**TRECHO DE ORIGEM**:
Mesmo fazendo um remake, acredito que estamos fazendo uma outra novela. São novos tempos, um novo Brasil, com outros dilemas. Escolhi não assistir à primeira versão para criar a minha própria Gilda. Confiando, claro, na direção e na nossa grande autora.
- Como é contracenar com grandes nomes da teledramaturgia, como a Taís Araújo e o Matheus Nachtergaele, Letícia? Eles te dão muitos conselhos?
Às vezes estou entre os dois e cogito me beliscar. Eu quase não acredito que estou fazendo um trabalho desse tamanho ao lado deles. Taís e Matheus são grandes parceiros de cena e fora de cena. Sempre me dão conselhos e alguns toques. A gente se diverte muito junto. Tem sido uma honra contracenar com esses dois.
- Você imaginava seguir a carreira artística ou foi algo que aconteceu de maneira natural?
Nem sonhava! Estava escrito em algum lugar que eu seria atriz. E cá estou eu, aprendendo, errando, acertando e me apaixonando muito pelo ofício.

**O PROBLEMA**: Por favor, extraia literalmente da entrevista o segmento que começa nas palavras "Mesmo fazendo um" e vai até logo depois de "dão muitos conselhos?".

**MATERIAL FORNECIDO**:

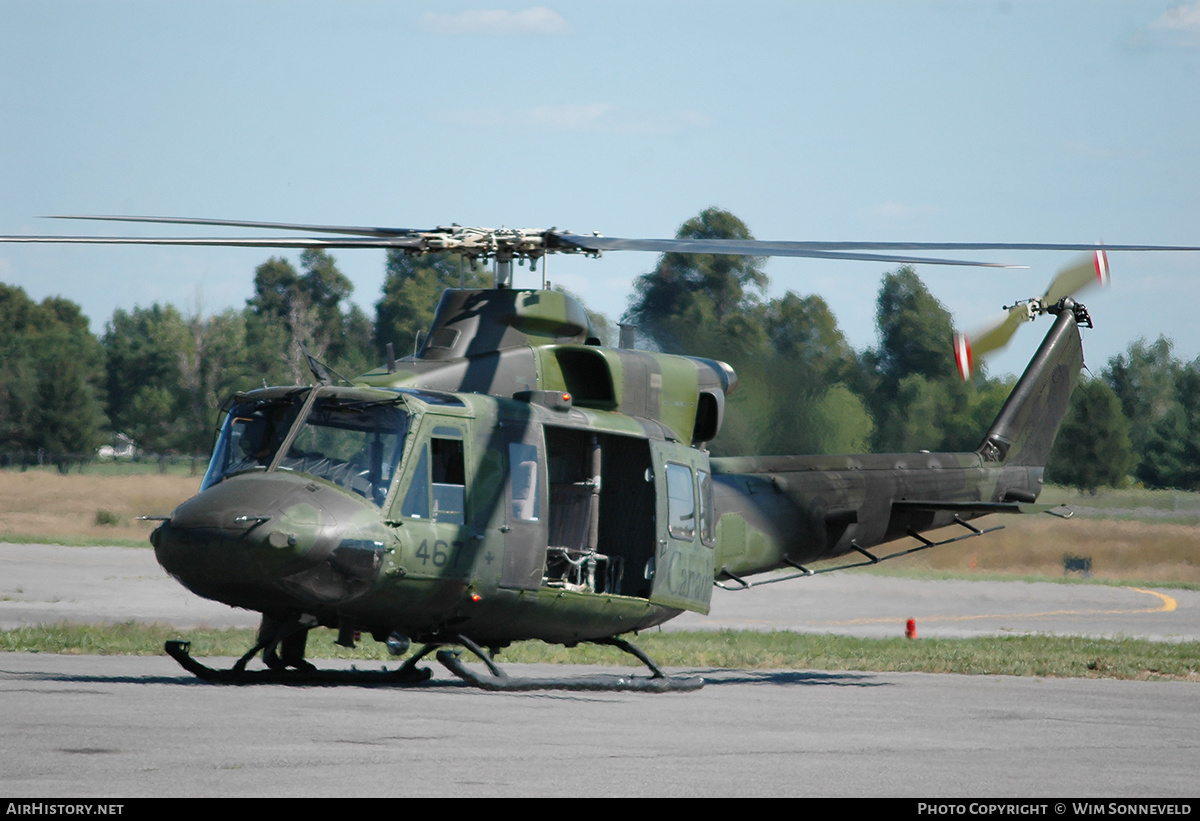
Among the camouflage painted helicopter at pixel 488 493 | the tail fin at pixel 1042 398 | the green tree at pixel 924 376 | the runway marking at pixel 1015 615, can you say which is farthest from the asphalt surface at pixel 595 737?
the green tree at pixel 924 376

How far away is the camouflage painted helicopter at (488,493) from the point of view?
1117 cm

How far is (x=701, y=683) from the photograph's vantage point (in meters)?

**RESULTADO ABAIXO**:
Mesmo fazendo um remake, acredito que estamos fazendo uma outra novela. São novos tempos, um novo Brasil, com outros dilemas. Escolhi não assistir à primeira versão para criar a minha própria Gilda. Confiando, claro, na direção e na nossa grande autora.
- Como é contracenar com grandes nomes da teledramaturgia, como a Taís Araújo e o Matheus Nachtergaele, Letícia? Eles te dão muitos conselhos?